Martin Kane: As I just stated, the police will often not tell you that they want you to come to the precinct to be arrested. You’re much less likely to show up voluntarily knowing you’re definitely going to be arrested. Sometimes, they don’t have enough evidence to make an arrest, but they hope you’ll make a statement that will solidify their case. In either situation, they certainly will encourage you to “give your side of the story.” And the sad truth is that almost anyone, no matter how sophisticated, will feel compelled to “give my side of the story.” “I only hit him because he hit me first.” “Yeah, I was driving the car, but I didn’t realize I hit someone.” “I only had two beers.” “I was in the car, but I didn’t know about the drugs under the seat.”
Most people know that they don’t have to talk to the police, that they “have a right to remain silent” and that “anything they say can and will be used against them.” But the urge to defend yourself can be overwhelming, particularly if you think your explanation might end the whole thing.
DON’T DO IT. Under no circumstances should you make any statement at all to the police. Making a statement can never be helpful to you. The best you can hope for is that it doesn’t hurt you, but it usually will. Your explanation will never lead to the police changing their mind about arresting you. Many, if not most times, your statement will hurt you in ways you can’t anticipate and may even create a case that doesn’t exist without your statement.
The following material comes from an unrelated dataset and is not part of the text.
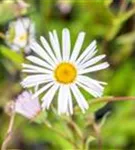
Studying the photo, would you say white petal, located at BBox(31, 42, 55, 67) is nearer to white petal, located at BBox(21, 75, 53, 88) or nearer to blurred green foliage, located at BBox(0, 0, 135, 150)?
white petal, located at BBox(21, 75, 53, 88)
If you think you have the fortitude to resist the temptation to tell your side without an attorney, be my guest. Just remember that you are dealing with a detective who is well-trained to convince you to speak to him “off the record.” It’s not. You may think it doesn’t count if you don’t write or sign anything. It does. The detective could even conceivably fabricate a statement (but we all know that police never lie, don’t we?)
Letting An Attorney Represent You Is The Wisest Course Of Action.
You are much better off getting the detective’s name and telephone number and then calling an experienced Queens criminal lawyer. When your attorney calls the detective and says he represents you, something magical happens by operation of law. Once you are represented by counsel, the detective is no longer allowed to question you. You don’t even have to refuse to speak-he can’t even ask you.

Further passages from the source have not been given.